Radio review: A Tale of Two Cities

This Dickens adaptation was commanding drama from the opening moments, writes Elisabeth Mahoney
  
  

Alison Steadman
Alison Steadman plays Miss Pross in Radio 4's A Tale of Two Cities. Photograph: Richard Saker Photograph: Richard Saker

A Tale of Two Cities (Radio 4) looked on paper to be one of the Christmas radio highlights and it doesn't disappoint. Yesterday's first episode was commanding drama from the opening moments, with Robert Lindsay as Dickens describing a prisoner walking to his death at the guillotine. It was a momentous and yet taut opening building to Dickens asking us to imagine "what those two or three seconds must be like" as a life seeps away after beheading.

From the swirling of big ideas in pre-revolutionary Paris, this exquisitely classy adaptation by Mike Walker, directed by Jeremy Mortimer and Jessica Dromgoole, melted quickly into the first scene: a cryptic message delivered at night to a coach on the Dover Road. The passenger, Jarvis Lorry (Jonathan Coy) has lurid dreams afterwards but recovers sufficiently to face a breakfast of beef and swede, dover sole and samphire, and then dessert. "I think port with the pudding," he says.

Every moment convinces.

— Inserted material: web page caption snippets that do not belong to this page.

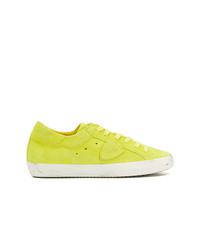 Tenis de ante con adornos en amarillo verdoso de Philippe Model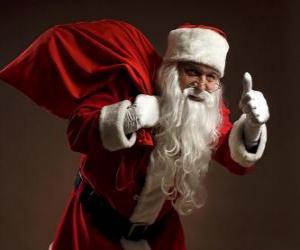 Rompicapo di Santa Claus o Babbo Natale che trasportano il sacchetto dei giocattoli e che cammina furtivamente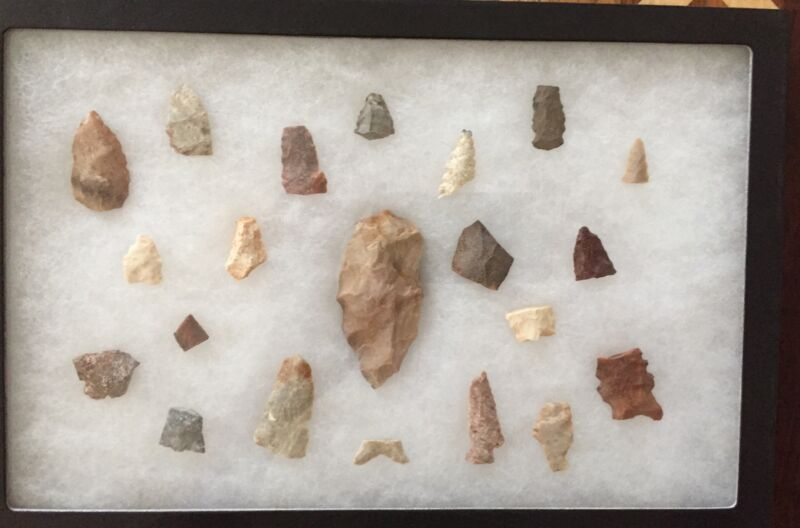 22 Arrowhead & Tool Relics From Midwest & Southwest Camp Sites In Frame Sn1124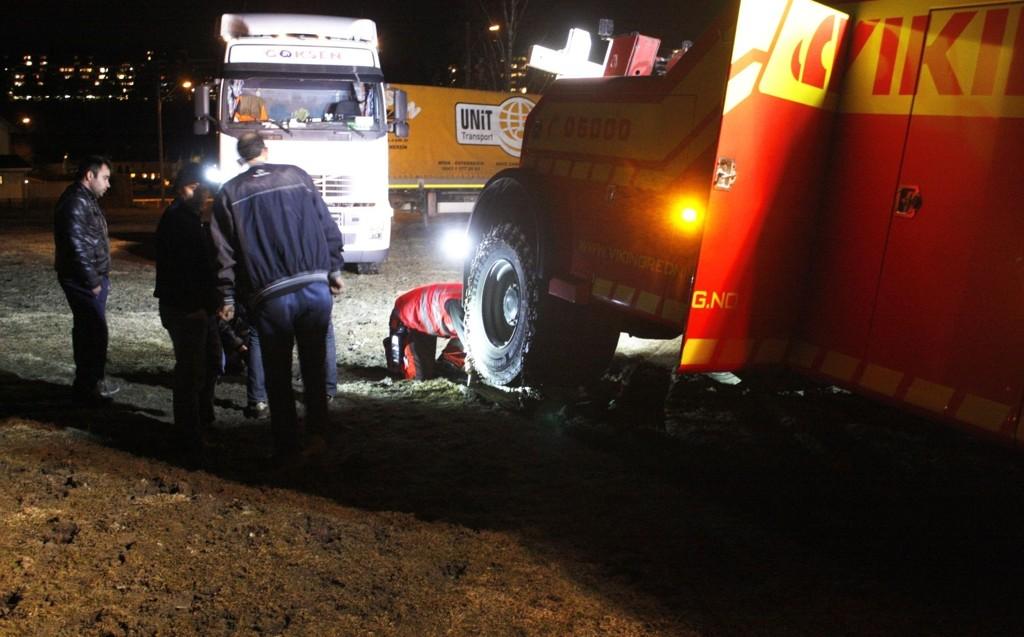 SATTE SEG FAST: En stor, polsk trailer satte seg tirsdag kveld fast på jordet utenfor Ellingsrud gård. Så bløtt og sleipt var det at Vikingbilen også fikk problemer.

It's partly the terrific performances – Alison Steadman does a lovely Miss Pross – but also the knack of getting the novel's challenging mix of personal stories and huge social change spot on. "We'll write blood across the face of this whole nation," snarled in Paris felt as real as the details of that extensive breakfast in Dover. A joy to listen to.